The user first adjusts the oscilloscope to produce the desired waveform, then agilent_ctl is used to upload the setup information and store it in a disk file.
The saved setup file may be sent back to the oscilloscope later to restore the setup.
It is the responsibility of the user to make sure the baud rate is set properly at both ends and that the tty port is properly configured.
The tty port should be configured raw, clocal -onlcr and -echo.
The idea is that the port shouldn’t filter out Xon/Xoff chars (raw option) on input or output, should use the modem DTR/DSR signals (clocal mode) and should NOT translate newlines to carriage returns on output (-onlcr mode).
The port should also be able to pass eight bit chars (cs8 mode). This seems to be the default.
The oscilloscope should be configured for the correct baud rate and for DTR handshaking. A serial cable which supports all of the modem control signals should be used.
The tty port settings seem to work however there could be cases where there are still problems. The major problem is the tty line discipline removing characters from the data stream that it thinks are flow control chars etc.
The system has been tested at various baud rates and seems to be ok up to 19200 baud.
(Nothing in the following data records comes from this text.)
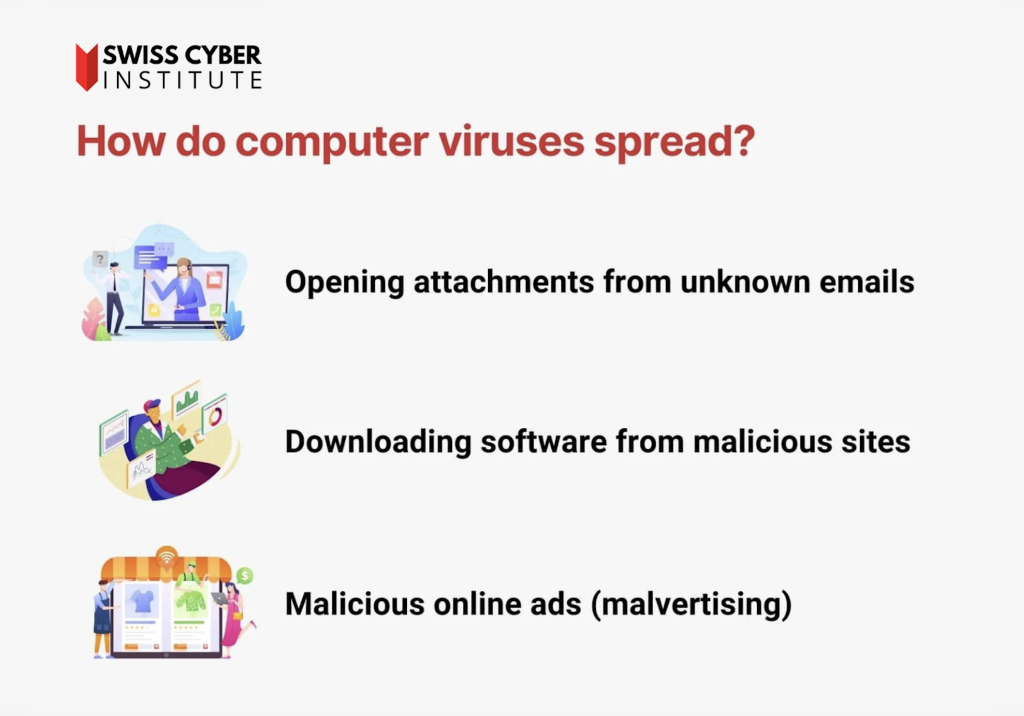 SWISS CYBER
INSTITUTE

How do computer viruses spread?

Opening attachments from unknown emails

Downloading software from malicious sites

Malicious online ads (malvertising)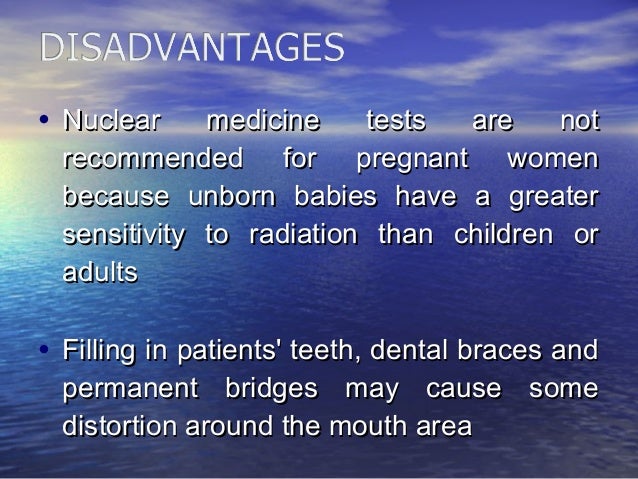 DISADVANTAGES

• Nuclear medicine tests are not recommended for pregnant women because unborn babies have a greater sensitivity to radiation than children or adults

• Filling in patients' teeth, dental braces and permanent bridges may cause some distortion around the mouth area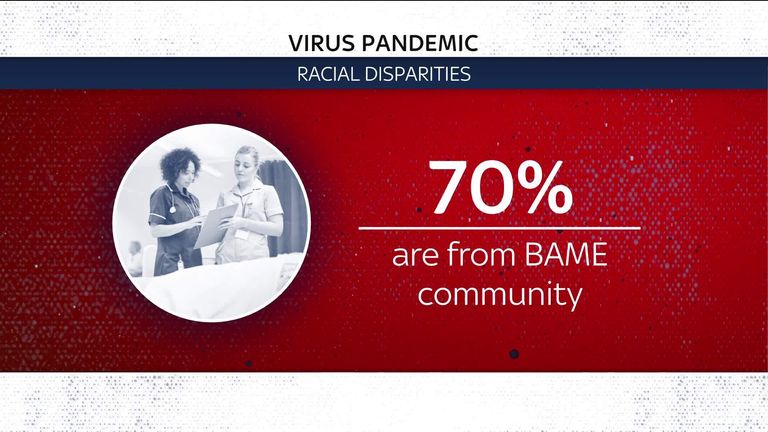 VIRUS PANDEMIC

RACIAL DISPARITIES

70%

are from BAME community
Higher baud rates fail, this may be due to known bugs in the Linux com port driver. The driver is known to have problems with hardware handshaking sending chars after being told to stop. The ’scope is supposed to tolerate up to 32 chars and the port is known to send up to 16 but who knows.
We have found that scope setups saved from one scope apparently don’t match the format of newer scope save files. Apparently as the firmware changes in the scope so does the dump file.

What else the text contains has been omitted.